Historiador que se distanciou da academia para aproximar o conhecimento da sociedade, Leandro Karnal tem um posicionamento curioso a respeito da política: em sua visão, pouco do que ocorre nas esferas do poder, como Brasília, reflete diretamente no cotidiano das pessoas. Em entrevista nesta segunda-feira (24) ao programa Timeline, da Rádio Gaúcha, uma dos pensadores mais populares das redes sociais considerou que, apesar da acirrada batalha ideológica que marca o país, o cidadão brasileiro segue sua rotina.
— Se eu não lesse jornais, diria que esse ano não mudou nada em relação aos outros. Mas, no plano político, as coisas mudaram bastante. Existe uma micropolítica do poder, um cotidiano que não se altera com isso. É um novo Brasil político, mas, ao mesmo tempo, o cotidiano é o de sempre.
Preocupado que o governo sofra interferências da religião — a Constituição Federal, em seu artigo 19, não autoriza que governos e políticos mantenham relação de dependência ou aliança com igrejas —, Karnal incentivou a separação entre Igreja e Estado. Disse que os países mais avançados garantem esse distanciamento:
— A separação Igreja-Estado, consagrada pela República, é um avanço. A fé é fundamental, mas é de foro íntimo, pertence a cada um. Temos de recuperar isso de todos os lados. O Brasil não tem religião oficial, não pode ter religião oficial, nem pode ser agressivo. É preciso resgatar esse caráter da República que está a favor dos cidadãos. Todos os preconceitos são pouco produtivos economicamente e conduzem ao atraso. Os países avançados propõe a separação entre Estado e Igreja.
O historiador aproveitou a reflexão para se desculpar com a futura ministra Damares Alves, que assumirá o Ministério da Mulher, Família e Direitos Humanos no futuro governo de Jair Bolsonaro (PSL), a respeito da piada que fez com a pastora evangélica sobre o episódio da visão de Jesus Cristo no pé de goiaba.

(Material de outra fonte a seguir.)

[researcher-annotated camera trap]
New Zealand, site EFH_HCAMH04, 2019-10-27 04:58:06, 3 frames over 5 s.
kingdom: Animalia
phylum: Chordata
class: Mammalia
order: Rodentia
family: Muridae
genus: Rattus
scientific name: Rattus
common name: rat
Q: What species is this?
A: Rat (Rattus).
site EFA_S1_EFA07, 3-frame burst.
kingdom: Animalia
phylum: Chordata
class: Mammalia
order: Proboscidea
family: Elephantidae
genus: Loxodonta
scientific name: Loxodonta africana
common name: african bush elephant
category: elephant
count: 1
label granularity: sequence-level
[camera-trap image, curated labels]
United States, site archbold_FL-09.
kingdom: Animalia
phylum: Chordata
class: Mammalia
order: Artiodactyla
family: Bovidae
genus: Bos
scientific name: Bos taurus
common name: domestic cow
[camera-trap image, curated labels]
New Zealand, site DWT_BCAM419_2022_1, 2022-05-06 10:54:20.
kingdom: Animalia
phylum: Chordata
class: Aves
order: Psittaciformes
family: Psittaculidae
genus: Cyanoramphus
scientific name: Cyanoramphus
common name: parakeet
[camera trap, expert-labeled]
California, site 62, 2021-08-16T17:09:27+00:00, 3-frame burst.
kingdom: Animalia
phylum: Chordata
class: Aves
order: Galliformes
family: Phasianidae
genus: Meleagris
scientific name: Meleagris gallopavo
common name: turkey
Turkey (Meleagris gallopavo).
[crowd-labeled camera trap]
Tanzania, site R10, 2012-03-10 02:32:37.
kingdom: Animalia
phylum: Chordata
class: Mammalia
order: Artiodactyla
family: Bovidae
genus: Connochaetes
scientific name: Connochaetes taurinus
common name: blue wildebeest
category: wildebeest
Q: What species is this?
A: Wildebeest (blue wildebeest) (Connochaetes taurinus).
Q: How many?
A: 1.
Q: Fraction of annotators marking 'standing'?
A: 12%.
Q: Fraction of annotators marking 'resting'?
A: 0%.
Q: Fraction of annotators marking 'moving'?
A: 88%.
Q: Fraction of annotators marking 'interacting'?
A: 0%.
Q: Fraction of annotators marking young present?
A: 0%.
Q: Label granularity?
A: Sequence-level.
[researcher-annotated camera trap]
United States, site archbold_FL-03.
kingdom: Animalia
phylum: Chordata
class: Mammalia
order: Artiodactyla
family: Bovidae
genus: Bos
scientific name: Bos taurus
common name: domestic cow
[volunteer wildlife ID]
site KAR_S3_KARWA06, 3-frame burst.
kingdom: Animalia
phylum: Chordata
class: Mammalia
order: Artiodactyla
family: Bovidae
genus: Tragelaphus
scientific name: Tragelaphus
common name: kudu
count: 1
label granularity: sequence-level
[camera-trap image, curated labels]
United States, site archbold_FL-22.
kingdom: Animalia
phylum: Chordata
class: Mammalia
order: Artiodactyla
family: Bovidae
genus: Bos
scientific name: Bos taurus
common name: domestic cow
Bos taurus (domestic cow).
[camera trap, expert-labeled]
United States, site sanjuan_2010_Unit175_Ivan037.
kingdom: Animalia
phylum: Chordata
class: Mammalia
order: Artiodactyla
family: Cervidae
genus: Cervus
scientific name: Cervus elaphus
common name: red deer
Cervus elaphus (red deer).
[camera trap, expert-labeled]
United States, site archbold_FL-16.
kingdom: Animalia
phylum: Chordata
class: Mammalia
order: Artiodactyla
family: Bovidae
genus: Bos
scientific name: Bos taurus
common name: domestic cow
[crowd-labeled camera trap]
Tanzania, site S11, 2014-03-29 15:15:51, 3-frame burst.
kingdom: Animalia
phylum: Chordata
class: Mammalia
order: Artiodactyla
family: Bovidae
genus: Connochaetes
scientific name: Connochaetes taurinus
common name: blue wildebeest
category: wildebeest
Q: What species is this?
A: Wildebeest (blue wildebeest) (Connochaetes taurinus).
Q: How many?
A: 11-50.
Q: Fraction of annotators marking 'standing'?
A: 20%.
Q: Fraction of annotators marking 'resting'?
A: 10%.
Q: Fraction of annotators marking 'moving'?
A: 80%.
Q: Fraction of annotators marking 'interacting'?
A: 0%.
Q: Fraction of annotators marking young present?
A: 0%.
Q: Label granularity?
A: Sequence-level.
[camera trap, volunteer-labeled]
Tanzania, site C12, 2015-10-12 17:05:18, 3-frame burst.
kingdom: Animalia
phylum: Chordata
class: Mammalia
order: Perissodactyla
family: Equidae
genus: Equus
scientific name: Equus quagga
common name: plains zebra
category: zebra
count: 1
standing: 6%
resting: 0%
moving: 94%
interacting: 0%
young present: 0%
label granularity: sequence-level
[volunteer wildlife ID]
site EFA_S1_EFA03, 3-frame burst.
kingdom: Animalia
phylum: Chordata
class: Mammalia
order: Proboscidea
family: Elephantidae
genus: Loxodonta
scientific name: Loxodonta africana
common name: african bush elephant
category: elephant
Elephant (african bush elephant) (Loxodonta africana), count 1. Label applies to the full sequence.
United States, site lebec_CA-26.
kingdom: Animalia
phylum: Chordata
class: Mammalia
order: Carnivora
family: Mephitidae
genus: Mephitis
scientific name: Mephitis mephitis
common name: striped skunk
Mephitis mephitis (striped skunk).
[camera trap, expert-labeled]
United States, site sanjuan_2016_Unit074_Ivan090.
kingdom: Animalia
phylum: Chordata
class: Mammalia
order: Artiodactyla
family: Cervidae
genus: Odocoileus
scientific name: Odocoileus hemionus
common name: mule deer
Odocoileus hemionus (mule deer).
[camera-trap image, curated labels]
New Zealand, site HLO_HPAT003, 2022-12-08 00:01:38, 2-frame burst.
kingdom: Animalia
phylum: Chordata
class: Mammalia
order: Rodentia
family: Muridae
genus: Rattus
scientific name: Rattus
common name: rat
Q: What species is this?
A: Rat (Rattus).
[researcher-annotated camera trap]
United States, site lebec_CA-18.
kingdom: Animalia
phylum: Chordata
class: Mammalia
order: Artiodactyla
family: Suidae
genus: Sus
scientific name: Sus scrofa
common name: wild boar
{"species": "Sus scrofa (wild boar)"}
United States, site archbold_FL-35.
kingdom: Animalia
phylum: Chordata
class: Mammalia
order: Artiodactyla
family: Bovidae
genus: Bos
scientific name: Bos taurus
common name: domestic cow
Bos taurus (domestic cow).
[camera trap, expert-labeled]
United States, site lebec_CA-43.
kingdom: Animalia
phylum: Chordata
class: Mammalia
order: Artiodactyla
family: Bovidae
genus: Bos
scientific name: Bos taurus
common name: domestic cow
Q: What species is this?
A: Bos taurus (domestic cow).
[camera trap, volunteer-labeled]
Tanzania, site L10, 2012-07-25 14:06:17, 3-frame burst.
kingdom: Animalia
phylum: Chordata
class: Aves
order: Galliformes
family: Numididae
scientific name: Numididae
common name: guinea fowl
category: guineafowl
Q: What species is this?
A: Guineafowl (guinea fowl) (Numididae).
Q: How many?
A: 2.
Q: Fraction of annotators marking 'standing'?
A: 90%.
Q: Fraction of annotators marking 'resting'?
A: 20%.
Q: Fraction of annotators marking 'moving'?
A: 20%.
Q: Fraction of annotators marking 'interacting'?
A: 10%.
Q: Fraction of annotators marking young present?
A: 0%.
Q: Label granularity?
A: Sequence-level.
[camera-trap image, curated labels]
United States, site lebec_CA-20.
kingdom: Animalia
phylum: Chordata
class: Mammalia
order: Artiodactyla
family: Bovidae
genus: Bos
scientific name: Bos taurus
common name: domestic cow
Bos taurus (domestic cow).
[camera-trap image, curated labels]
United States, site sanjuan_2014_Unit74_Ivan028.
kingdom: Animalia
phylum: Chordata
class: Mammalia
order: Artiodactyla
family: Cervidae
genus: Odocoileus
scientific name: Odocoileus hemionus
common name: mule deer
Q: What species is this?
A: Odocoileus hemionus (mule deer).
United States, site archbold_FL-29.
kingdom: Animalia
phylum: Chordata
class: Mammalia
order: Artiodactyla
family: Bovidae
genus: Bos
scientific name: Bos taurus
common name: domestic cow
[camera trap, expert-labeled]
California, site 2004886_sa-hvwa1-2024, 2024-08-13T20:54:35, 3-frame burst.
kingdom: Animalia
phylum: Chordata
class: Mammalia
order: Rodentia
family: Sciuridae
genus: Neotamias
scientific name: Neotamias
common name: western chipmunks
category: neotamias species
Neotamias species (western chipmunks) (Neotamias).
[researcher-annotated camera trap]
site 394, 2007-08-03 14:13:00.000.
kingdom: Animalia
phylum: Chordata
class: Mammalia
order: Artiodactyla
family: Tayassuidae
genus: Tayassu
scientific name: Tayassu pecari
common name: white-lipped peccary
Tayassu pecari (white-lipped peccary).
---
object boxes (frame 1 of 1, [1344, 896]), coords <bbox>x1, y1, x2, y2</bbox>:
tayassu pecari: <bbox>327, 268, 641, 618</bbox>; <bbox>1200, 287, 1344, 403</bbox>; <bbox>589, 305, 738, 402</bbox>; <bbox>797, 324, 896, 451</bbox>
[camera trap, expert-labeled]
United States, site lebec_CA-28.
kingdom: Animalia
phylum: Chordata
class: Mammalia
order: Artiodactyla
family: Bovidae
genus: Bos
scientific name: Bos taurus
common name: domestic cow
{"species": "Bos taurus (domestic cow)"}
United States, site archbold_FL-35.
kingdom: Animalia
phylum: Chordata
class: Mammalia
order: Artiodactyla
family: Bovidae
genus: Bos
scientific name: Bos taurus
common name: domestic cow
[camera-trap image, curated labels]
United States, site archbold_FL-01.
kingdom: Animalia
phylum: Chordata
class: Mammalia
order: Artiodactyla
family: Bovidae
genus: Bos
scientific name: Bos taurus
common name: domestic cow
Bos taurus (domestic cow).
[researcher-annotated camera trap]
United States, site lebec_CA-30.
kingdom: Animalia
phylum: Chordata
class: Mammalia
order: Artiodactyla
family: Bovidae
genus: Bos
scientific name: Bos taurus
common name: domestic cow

Embarcando nos memes das redes sociais, Karnal compartilhou uma imagem de goiabas dizendo que a declaração da ministra era um desafio para os humoristas. Acabou se retratando depois quando a história por trás do episódio se tornou pública: quando menina, Damares estava prestes a tirar a própria vida porque sofria vítima de abusos sexuais. Ela deu a informação no dia 13, em entrevista ao Timeline.
— Nunca tinha ouvido falar que a ministra sofrera abusos. Mas o preconceito contra a religiosidade me fez refletir que havia sido preconceituoso. Foi um erro. Mantive as duas postagens porque quero lembrar daquilo. Aprendi que sempre vou pedir desculpas pelos erros, mas não vou dizer o que as pessoas querem ouvir. Aprendi por não saber a história (de Damares Alves) e por manifestar um preconceito cultural.
Ainda assim, garante que se manterá crítico à postura de Damares como ministra. Ela é conhecida por declarações conservadoras, algumas referentes à situação da mulher na sociedade — chegou a dizer que as mulheres nascem para ser mães.
— Continuo sendo critico às expressões da ministra dizendo que mulher têm de ficar em casa. Agora, a minha crítica tem de ser às ideias da ministra, e nunca à postura pessoal dela — considerou Karnal.